Six months after Klara Göttert, 14, fell to her death at Northgate Shopping Centre, her mother Liesl Göttert, has spoken out about her grief.
“It’s been six months since Klara’s death and I still cry every day,” Göttert told Northcliff Melville Times during Teenage Suicide Awareness Week, which ran from February 21 to 28.
“There are wounds that never show on the body, that are deeper and more hurtful than anything that bleeds.”
Liesl, father Dieter and their children Rebekka, 20, and Denno, 17, have created a video production that they hope will bring comfort to people who have lost loved ones.
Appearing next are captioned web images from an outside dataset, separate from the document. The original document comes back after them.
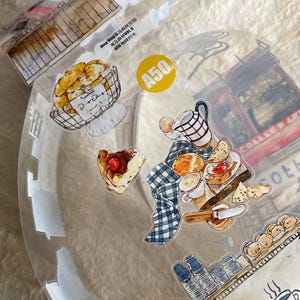 May include: A clear sticker sheet with watercolor illustrations of baked goods and coffee. Includes a basket of bread, a pastry with a cherry, a checkered pitcher, and a coffee cup. A yellow circle with the number "A50" is also visible.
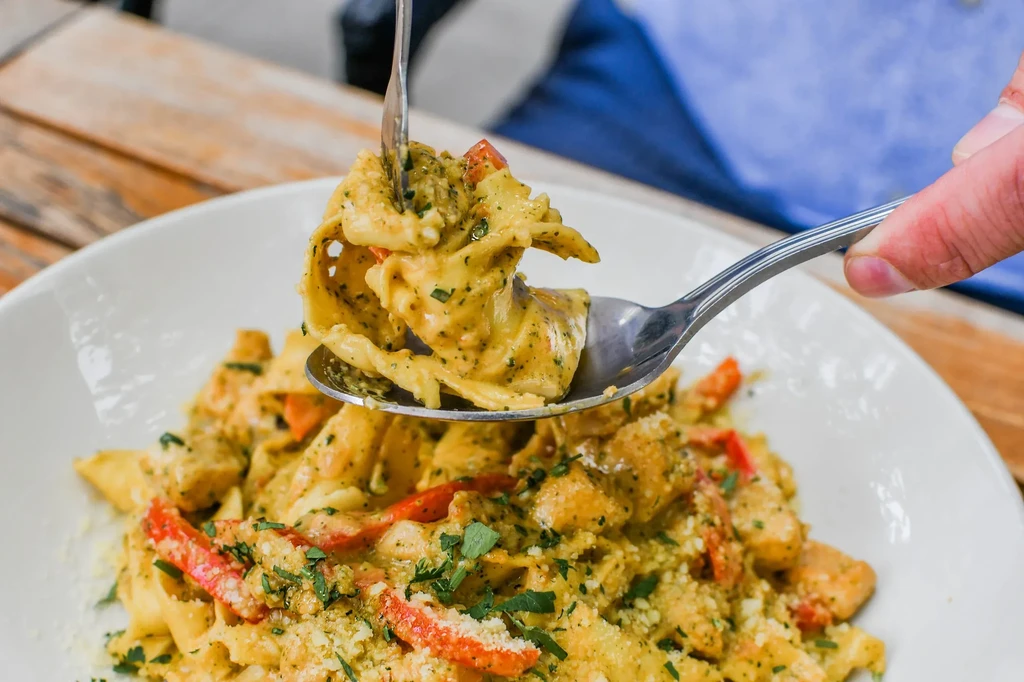 Hand lifts creamy pesto pasta with chicken and bell peppers.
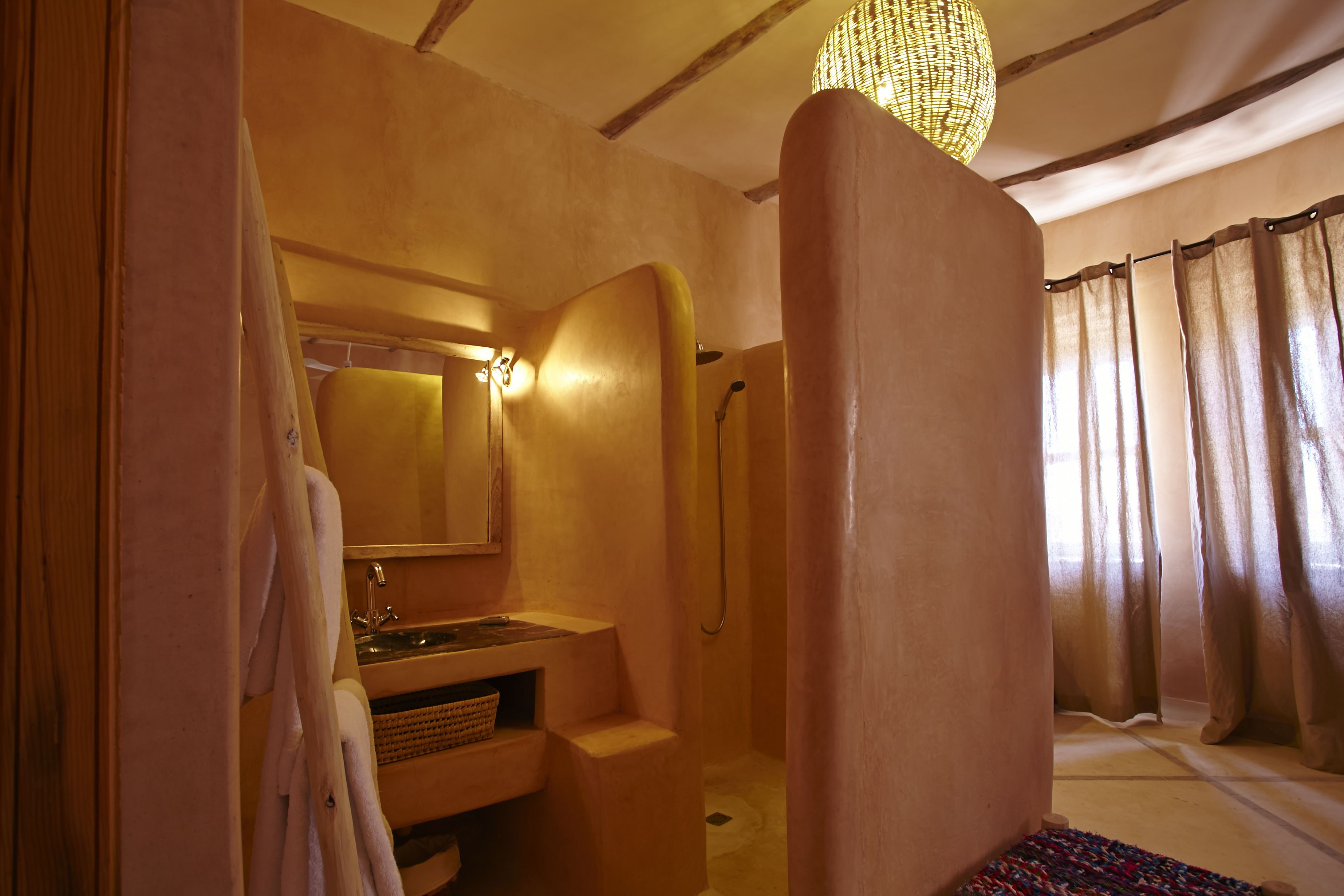 Un baño con lavamanos, espejo y zona de ducha.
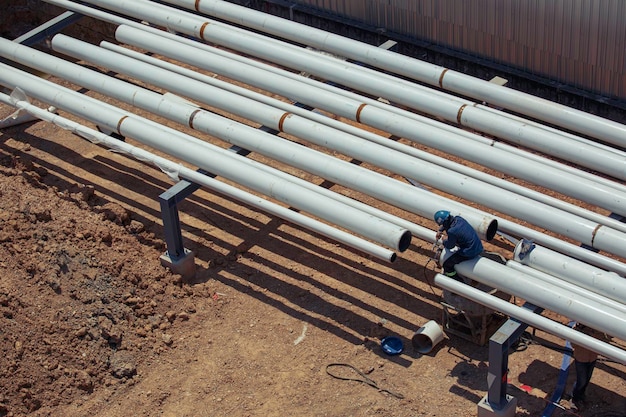 Vista superior trabajador masculino tubos largos de acero y codo de tubería tanque de aceite de nueva construcción de tubería de soldadura industria de petróleo y gas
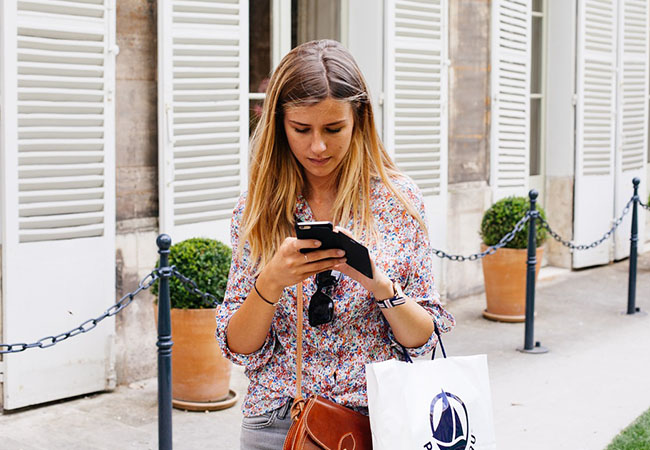 Was ist Smishing? Junge Frau beim Shoppen und Handy in der Hand. Bild: Pixabay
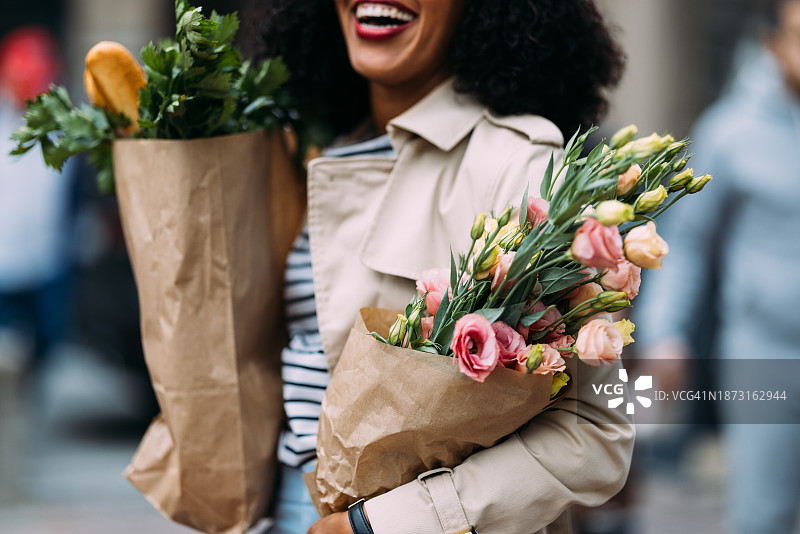 快乐的购物狂欢：容光焕发的女人带着食品和鲜花图片素材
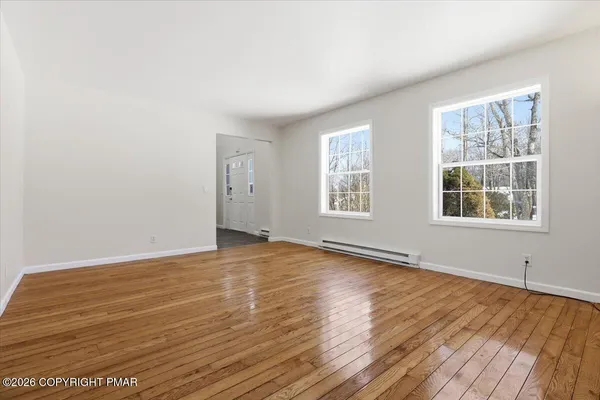 an empty room with wooden floor and windows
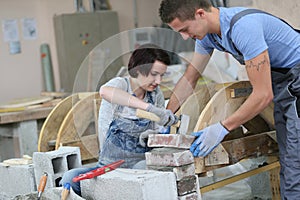 Young trainees in masonry training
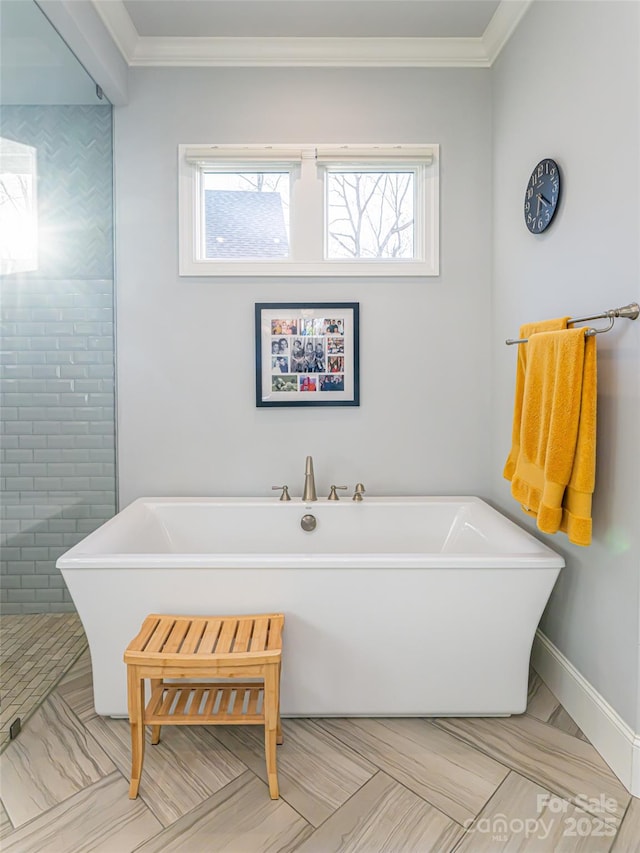 full bath featuring a freestanding bath, crown molding, and baseboards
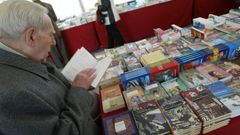Un hombre hojea vol�menes en gallego en una feria del libro.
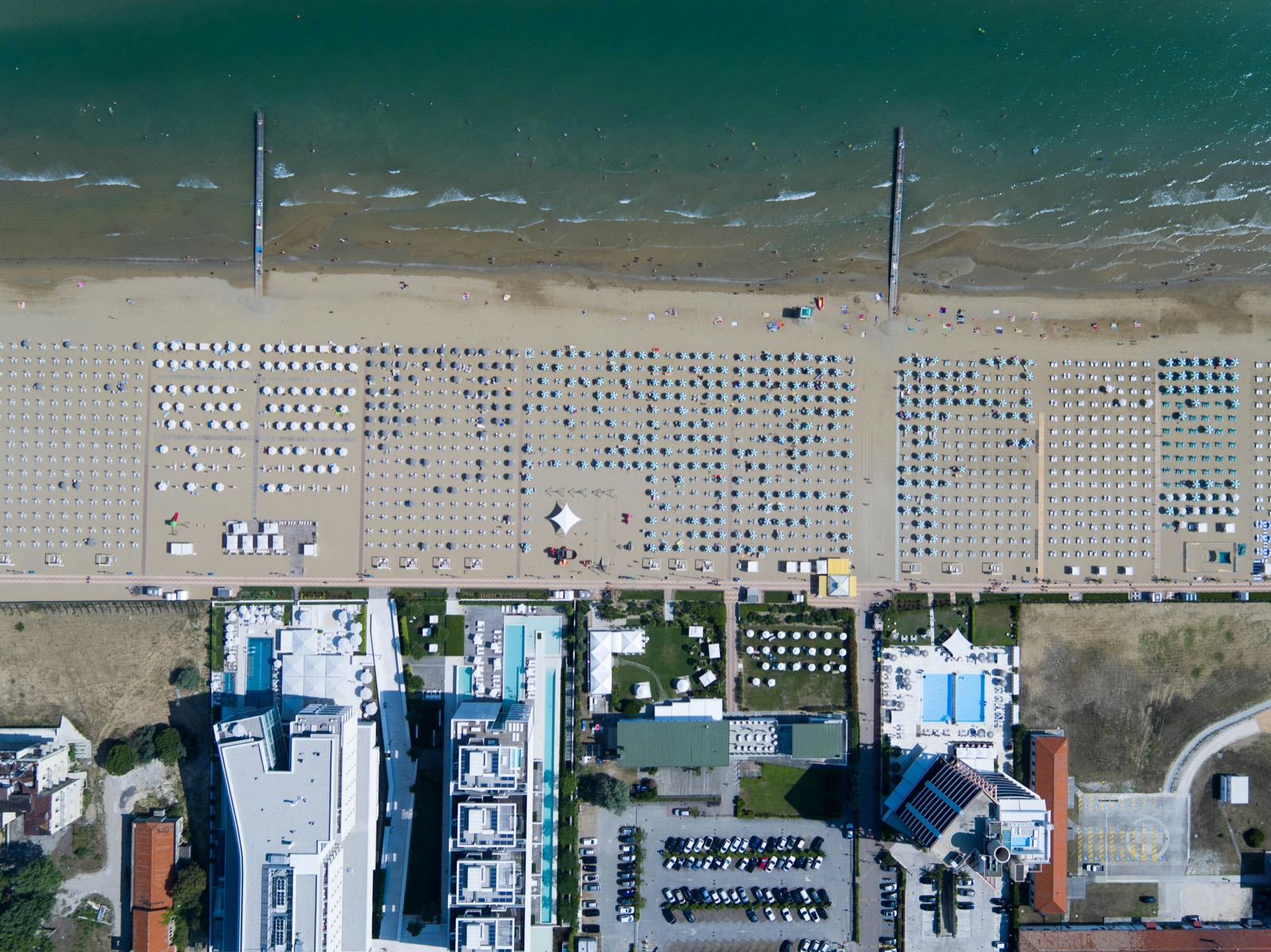 Rows of rented umbrellas in ruled blocks, and the strip of open sand at the waterline that no concession can enclose.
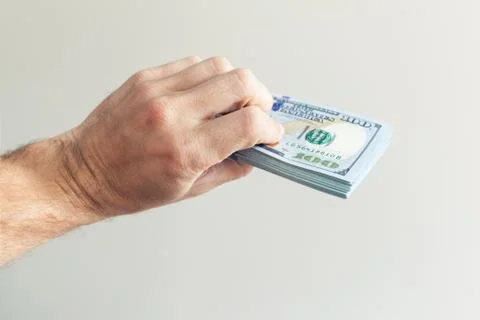 Bundle of One Hundred US Dollars notes in hand Stock Photos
“Many parents whose children commit suicide feel so stigmatised and guilty. They feel they are a failure. It would be unnatural if you didn’t feel this way,” said Göttert.
After Klara’s death, hundreds of teenagers and young adults started phoning, messaging and mailing Liesl because they felt comfortable sharing their feelings with her on social media, she said.
“During the time when Klara’s death was in the news, I received an average of 200 e-mails, messages and phone calls from young people who told me they had tried to commit suicide many times and needed help.
“Because I was outspoken about Klara’s death so many parents asked me to help them. It wasn’t one or two calls. I suddenly became the expert even though I knew nothing,” Liesl pointed out.
“I started writing a book. I am nearly finished. But I doubt that I would ever publish it. I wrote because I saw so many people who do not have any answers.
“I tried to ‘unpack’ everything in an effort to try and understand what happened,” she said.
According to Liesl, the Klara Göttert Foundation will now be shooting video interviews with people who have experienced profound grief as a result of losing a loved one, as well as friends and family members whose loved ones took their own lives.